IX. Tutti coloro i quali per diritto modo si occupano di filosofia corrono il rischio che resti celato altrui il loro proprio intendimento; il quale è che di niente altro in realtà essi si curano se non di morire e di essere morti. Ora, se questo è vero, sarebbe certamente strano che uno per tutta la vita non avesse l’animo ad altro che alla morte, e poi, quando la morte, com’è naturale, arriva, – che è ciò appunto a cui da tanto tempo aveva posto l’anima e lo studio, – allora se ne rammaricasse. E Simmia, ridendo: [b] – Per Zeus, disse, o Socrate, tu mi hai fatto ridere che proprio non ne avevo nessuna voglia!

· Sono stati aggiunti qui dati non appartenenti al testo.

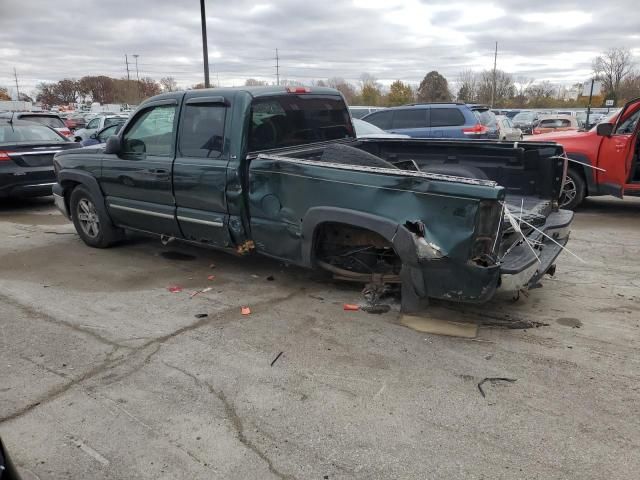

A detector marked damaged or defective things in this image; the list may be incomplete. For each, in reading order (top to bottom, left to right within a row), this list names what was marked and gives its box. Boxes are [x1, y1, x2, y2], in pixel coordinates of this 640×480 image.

damaged green pickup truck [53, 86, 576, 312]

Perché penso che gli uomini, a udire codesto, crederanno sia molto giusto dire dei filosofi – e massimamente lo diranno i miei compaesani – che in verità coloro che fanno professione di filosofia sono come dei moribondi; né mostrano di ignorare che sono ben meritevoli costoro di patire tal sorte. -E direbbero proprio la verità, o Simmia; solo, non è vero che se ne rendano conto. Infatti non sanno né perché siano come moribondi, né perché siano degni di morte e di quale morte, quelli che sono veramente filosofi. [c] E perciò, disse, ragioniamo fra noi e lasciamo dire la gente. Crediamo che la morte sia qualche cosa? – Certamente, rispose Simmia. – E altra cosa crediamo che ella sia se non separazione dell’anima dal corpo? e che il morire sia questo, da un lato, un distaccarsi il corpo
dall’anima, divenuto qualche cosa esso solo per se stesso; dall’altro, un distaccarsi dal corpo l’anima, seguitando a essere essa sola per se stessa? o altra cosa dobbiamo credere che sia la morte, e non questo? – No, ma questo, disse. – E allora considera bene, o amico, se dunque anche tu hai la stessa opinione che ho io. Perché da quello [d] che dirò potremo farci, credo, un’idea più chiara di ciò che stiamo ricercando. Pare a te sia proprio di un vero filosofo darsi pensiero di quei tali che si dicono abitualmente piaceri, come, per esempio, del mangiare e del bere? – No affatto, o Socrate, disse Simmia. – E dei piaceri d’amore? – Nemmeno. – E le altre cure del corpo credi tu che le reputi pregevoli il filosofo? Così, per esempio, acquisto di belle e speciali vesti, di belli e speciali calzari, e gli altri abbellimenti del corpo, credi tu siano cose che il filosofo abbia in pregio o no se non per quel [e] tanto che stretta necessità lo costringa a usarne? – Mi pare che le abbia in dispregio, disse, chi sia filosofo veramente. – In generale dunque non pare a te, disse, che la occupazione di tale uomo non sia rivolta al corpo, e anzi si tenga lontana da esso quanto è possibile, e sia invece rivolta all’anima? – Mi pare. – E dunque anzi tutto è chiaro che il filosofo, in tutte codeste cose sopra [65a] dette, cerca di liberare quanto più può l’anima da ogni comunanza col corpo a differenza degli altri uomini. E’ chiaro.
– E’ così, o Simmia, come dicevi, la gente crede che chi non prova piacere di tali cose né in alcun modo vi partecipa, reputi senza pregio la vita, e che anzi abbia come una sua inclinazione a morire chi non si cura minimamente dei piaceri che provengono dal corpo. – Tu dici perfettamente la verità.